(WFXR) — The Virginia Department of Wildlife Resources (DWR) is continuing to work with various wildlife health labs to determine the cause of birds dying across the Commonwealth. Investigators and experts are looking at all avenues for the cause of illness or death, such as toxicology (herbicides and pesticides), viral, bacterial, and parasitology.

The DWR started seeing reports of sick and dying birds with eye issues and neurological symptoms in late May. These symptoms were seen in young common grackles, blue jays, European starlings, and American robins. Songbirds also showed signs of avian sickness but the numbers reported were low.

In early June, the department was able to pinpoint the areas that would be most likely affected by this mortality event throughout Virginia. That included Alexandria, Arlington, Clarke, Fairfax, Falls Church, Fauquier, Frederick, Loudoun, Manassas, Prince William, Shenandoah, Warren, and Winchester counties.

The DWR says that those affected areas saw a decrease of 50 percent of reports of dead or sick birds. The Animal League of Arlington (ARLA) also reported a drop of an average of 17 reports per day during early June to 1.5 reports per day in July.

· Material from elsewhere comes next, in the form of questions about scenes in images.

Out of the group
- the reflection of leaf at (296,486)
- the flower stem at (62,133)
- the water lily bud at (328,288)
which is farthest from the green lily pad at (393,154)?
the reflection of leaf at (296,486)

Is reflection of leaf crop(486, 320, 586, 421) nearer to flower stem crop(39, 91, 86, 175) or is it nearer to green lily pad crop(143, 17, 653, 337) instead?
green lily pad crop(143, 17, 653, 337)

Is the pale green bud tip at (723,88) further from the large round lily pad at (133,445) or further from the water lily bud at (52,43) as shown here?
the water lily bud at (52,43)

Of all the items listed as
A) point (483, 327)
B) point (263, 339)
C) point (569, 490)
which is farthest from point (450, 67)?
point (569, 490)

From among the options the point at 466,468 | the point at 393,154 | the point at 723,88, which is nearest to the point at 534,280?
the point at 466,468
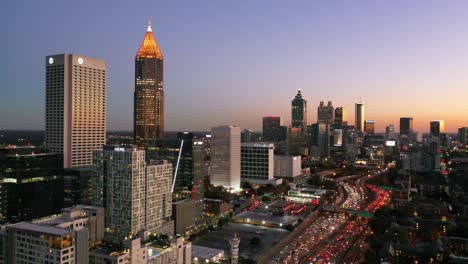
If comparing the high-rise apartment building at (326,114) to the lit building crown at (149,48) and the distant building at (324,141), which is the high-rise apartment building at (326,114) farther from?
the lit building crown at (149,48)

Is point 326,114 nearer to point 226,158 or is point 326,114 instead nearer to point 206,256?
point 226,158

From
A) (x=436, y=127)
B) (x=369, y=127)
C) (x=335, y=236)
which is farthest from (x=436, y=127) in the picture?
(x=335, y=236)

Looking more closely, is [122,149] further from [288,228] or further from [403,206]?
[403,206]

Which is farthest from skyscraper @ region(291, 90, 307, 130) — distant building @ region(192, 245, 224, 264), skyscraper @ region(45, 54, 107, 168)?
distant building @ region(192, 245, 224, 264)

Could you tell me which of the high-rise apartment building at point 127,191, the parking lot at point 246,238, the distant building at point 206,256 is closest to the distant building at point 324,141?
the parking lot at point 246,238

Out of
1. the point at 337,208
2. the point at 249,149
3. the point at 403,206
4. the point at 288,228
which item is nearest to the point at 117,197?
the point at 288,228

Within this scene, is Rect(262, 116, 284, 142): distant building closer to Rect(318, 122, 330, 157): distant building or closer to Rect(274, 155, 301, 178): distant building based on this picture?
Rect(318, 122, 330, 157): distant building
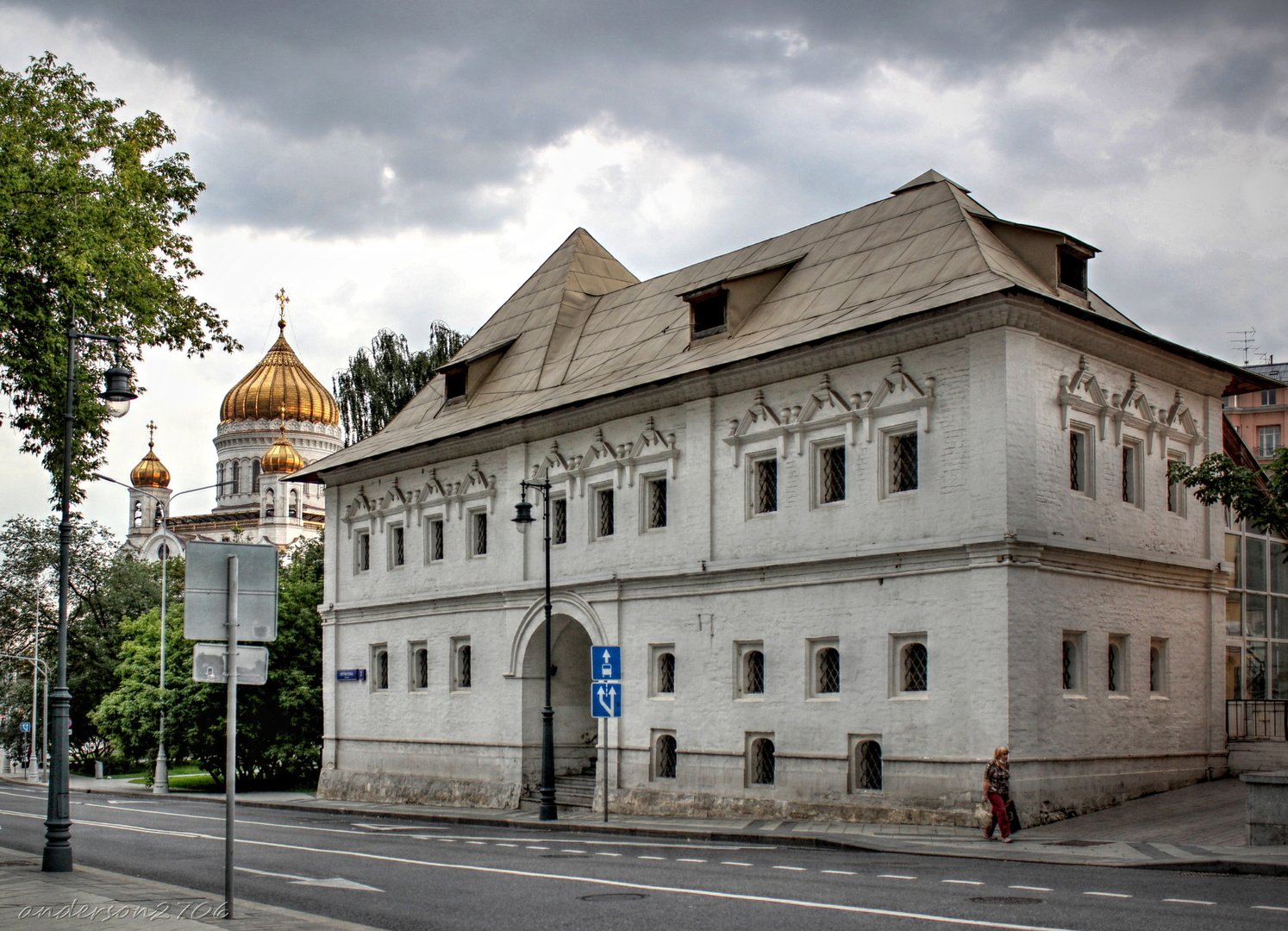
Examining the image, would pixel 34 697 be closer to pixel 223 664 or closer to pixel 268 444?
pixel 268 444

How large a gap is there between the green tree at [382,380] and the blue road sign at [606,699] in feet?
98.2

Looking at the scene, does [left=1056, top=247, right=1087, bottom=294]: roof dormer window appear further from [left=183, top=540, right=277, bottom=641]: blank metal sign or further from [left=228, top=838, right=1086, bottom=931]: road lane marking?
[left=183, top=540, right=277, bottom=641]: blank metal sign

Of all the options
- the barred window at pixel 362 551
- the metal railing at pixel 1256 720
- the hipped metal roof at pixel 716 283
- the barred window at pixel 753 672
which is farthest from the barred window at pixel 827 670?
the barred window at pixel 362 551

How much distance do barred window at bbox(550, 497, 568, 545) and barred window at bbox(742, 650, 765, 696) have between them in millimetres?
6485

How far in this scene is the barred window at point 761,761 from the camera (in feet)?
92.6

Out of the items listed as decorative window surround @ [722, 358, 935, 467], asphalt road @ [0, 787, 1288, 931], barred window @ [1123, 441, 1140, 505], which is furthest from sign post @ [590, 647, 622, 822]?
barred window @ [1123, 441, 1140, 505]

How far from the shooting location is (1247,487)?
22000 millimetres

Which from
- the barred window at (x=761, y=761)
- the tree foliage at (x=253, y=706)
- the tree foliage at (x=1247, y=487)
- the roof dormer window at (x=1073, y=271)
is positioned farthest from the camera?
the tree foliage at (x=253, y=706)

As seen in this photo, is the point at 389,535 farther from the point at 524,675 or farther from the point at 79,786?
the point at 79,786

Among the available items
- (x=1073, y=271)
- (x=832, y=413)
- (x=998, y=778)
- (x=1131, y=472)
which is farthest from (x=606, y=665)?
(x=1073, y=271)

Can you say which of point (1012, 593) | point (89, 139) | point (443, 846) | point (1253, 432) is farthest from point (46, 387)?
point (1253, 432)

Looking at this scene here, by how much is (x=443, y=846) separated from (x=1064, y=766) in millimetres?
10019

Virginia wildlife officials recommend that people continue to not use bird feeders in the affected areas until further notice. To prevent the possible spread of the mortality event, they advise the rest of the Commonwealth to remove bird feeders if there are reports of multiple dead birds observed on a property over a short period of time.

Feeders and birdbaths should also be cleaned and disinfected. The DWR recommends a 10 percent bleach solution (one-part bleach mixed with nine-parts water), then rinse with water and leave it to air dry. To keep wild birds healthy, it is best to clean bird feeders and baths at least every two weeks.

However, if you encounter a sick or dead bird, you are asked to report it to the DWR by clicking here.

The department also states that to dispose of the dead bird properly, place it in a plastic bag, seal it, and discard it with the trash. On the other hand, you can bury the bird three feet in the ground.